For the moment, the grandeur of the interiors slated for the landmarked townhouse at 79 Horatio Street, in the West Village, remains a matter of faith. On a recent morning, the Observer joined Tom Ryan, senior head of operations at Greystone, which is developing the property, for a tour of the house. Carpentry crews went to and fro with measuring tape and saws amid raw wood and exposed wiring. Architect’s plans lay unfurled on a makeshift desk. “It takes vision,” Mr. Ryan allowed. Still, the home, which is due for completion this spring, and which went on the market last week with Fredrik Eklund and John Gomes of Douglas Elliman asking $22.5 million, already shows promise.
“Interest has been incredibly strong,” Mr. Ryan said. “And not from just tire-kickers, either. I’m talking about people whom—if you opened up the newspaper and saw them, you’d know who they are.”
A former tenement house that once belonged to real estate hoarder William Gottlieb, 79 Horatio has undergone the better portion of a gut renovation since last we wrote about it in July 2012, when in its unimproved condition it hoped to fetch $12.5 million. (Greystone eventually picked it up for $10.45 million, intending the single-family conversion now under way.) Since then, a central air shaft has vanished and white paint has been stripped from the facade to expose handsome red brick, which appeared to have been scorched by fire, and which has been immaculately restored. Original cornices, too, have been buffed to a lustrous polish.
Inside, an elevator will service all six floors, which comprise roughly 7,000 square feet—and that doesn’t count the 1,000 square-foot bi-level backyard garden. There will be six bedrooms, including a full-floor master suite with palatial his-and-her bathrooms featuring a Macassar Ebony vanity, custom marble work and a freestanding tub whose installation will necessitate the use of a crane . In all, there will be seven full baths plus three powder rooms. (If the locker rooms at the Meadowlands are ever on the fritz, 79 Horatio might make a practical post-game pit-stop for the Giants.)
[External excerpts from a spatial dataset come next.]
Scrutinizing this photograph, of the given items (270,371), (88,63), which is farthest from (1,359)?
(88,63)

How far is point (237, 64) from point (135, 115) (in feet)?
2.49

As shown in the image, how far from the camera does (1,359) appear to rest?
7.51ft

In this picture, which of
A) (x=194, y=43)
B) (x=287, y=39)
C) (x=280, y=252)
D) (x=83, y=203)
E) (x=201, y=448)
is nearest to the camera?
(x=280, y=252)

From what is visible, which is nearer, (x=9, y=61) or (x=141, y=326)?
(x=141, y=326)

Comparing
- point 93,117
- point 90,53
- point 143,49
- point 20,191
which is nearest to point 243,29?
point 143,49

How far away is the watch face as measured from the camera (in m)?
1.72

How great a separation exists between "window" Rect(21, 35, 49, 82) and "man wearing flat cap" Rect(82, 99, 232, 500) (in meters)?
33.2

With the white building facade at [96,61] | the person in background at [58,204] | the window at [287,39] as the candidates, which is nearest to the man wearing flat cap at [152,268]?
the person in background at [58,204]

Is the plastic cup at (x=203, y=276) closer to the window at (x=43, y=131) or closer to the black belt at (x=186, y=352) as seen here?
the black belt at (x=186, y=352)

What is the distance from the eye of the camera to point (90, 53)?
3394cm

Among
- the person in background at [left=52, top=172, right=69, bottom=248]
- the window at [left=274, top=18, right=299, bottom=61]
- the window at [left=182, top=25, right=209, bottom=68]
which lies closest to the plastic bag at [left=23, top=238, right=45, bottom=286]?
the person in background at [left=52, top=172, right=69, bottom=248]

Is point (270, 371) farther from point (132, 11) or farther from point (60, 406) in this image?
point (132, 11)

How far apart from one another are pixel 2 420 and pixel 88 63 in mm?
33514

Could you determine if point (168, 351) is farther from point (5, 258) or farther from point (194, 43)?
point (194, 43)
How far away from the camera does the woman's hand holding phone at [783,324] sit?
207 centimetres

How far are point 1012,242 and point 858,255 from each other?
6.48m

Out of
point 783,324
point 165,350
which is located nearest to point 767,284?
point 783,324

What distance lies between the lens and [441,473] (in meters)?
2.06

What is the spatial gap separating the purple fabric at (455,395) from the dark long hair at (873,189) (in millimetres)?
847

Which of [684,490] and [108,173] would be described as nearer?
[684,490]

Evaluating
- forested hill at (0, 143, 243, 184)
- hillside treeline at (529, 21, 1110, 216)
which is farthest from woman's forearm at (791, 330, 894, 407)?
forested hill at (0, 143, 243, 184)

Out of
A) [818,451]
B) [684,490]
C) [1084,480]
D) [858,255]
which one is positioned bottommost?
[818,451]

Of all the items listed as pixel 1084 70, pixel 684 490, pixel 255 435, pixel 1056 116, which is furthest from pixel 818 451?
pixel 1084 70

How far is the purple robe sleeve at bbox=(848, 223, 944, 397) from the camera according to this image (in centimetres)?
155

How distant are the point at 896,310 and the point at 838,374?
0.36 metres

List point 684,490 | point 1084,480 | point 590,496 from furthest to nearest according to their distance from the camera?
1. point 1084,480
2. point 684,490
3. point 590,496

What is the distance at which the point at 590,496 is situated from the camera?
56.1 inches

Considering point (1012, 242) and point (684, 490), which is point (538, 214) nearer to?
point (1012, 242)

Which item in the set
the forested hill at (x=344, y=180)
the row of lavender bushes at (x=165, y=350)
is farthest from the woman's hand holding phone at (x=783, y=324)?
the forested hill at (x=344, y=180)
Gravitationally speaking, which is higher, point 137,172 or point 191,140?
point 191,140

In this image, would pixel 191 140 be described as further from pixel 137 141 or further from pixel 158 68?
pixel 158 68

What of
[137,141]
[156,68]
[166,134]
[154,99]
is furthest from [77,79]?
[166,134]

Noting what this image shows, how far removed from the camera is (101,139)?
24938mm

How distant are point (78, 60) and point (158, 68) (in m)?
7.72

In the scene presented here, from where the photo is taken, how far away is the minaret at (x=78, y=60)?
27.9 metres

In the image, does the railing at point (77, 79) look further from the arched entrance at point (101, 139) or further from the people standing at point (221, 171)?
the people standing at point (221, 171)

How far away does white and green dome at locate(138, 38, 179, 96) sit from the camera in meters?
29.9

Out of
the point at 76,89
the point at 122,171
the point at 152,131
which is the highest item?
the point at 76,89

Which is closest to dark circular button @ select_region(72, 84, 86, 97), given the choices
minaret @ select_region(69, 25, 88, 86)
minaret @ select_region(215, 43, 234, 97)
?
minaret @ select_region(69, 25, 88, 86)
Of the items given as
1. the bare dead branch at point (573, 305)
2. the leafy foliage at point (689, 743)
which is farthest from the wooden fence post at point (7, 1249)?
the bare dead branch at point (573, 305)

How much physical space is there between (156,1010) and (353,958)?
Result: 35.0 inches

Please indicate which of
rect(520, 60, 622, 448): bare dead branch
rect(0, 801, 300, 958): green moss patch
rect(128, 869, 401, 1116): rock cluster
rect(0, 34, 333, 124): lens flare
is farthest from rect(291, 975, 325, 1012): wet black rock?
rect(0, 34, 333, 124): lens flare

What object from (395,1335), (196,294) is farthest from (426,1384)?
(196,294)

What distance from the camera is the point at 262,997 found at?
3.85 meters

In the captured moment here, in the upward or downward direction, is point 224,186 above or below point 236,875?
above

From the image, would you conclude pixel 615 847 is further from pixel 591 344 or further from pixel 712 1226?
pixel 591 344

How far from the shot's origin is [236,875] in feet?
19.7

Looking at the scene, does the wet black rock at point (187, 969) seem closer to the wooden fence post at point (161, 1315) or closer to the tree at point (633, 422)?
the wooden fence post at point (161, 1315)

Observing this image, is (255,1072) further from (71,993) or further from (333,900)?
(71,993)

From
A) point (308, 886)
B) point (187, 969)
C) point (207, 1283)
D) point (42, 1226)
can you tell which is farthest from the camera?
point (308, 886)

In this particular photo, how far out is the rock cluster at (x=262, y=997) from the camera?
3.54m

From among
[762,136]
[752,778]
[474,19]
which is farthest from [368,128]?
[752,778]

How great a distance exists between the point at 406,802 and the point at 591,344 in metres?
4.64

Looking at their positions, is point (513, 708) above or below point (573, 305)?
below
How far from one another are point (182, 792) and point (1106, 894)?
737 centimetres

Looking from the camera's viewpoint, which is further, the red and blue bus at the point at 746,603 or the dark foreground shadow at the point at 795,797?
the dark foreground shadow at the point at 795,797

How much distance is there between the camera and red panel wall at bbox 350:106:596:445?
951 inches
Outfitted with an energy system that makes it more or less self-sufficient, the home will also make for an excellent bunker in the event, say, of zombie apocalypse. “If the power shuts down,” Mr. Ryan told us, “pretty much all of your systems are going to function.” That includes the climate control for the glass-walled wine room in the cellar, which will also house a media room capable of making Tony Soprano jealous. At the home’s rear, the first three floors have walls made almost entirely of glass, and those above, too, are outfitted with enormous windows, affording views of the High Line and the Hudson River. From the roof deck, the Empire State Building and 1 World Trade are visible, and there is ample space for grilling and sunbathing.
Now, we ask you, in the event of city-wide disaster, can you think of a more comfortable and advantageous locale from which to observe the breakdown of social order? We didn’t think so. So start saving those pennies.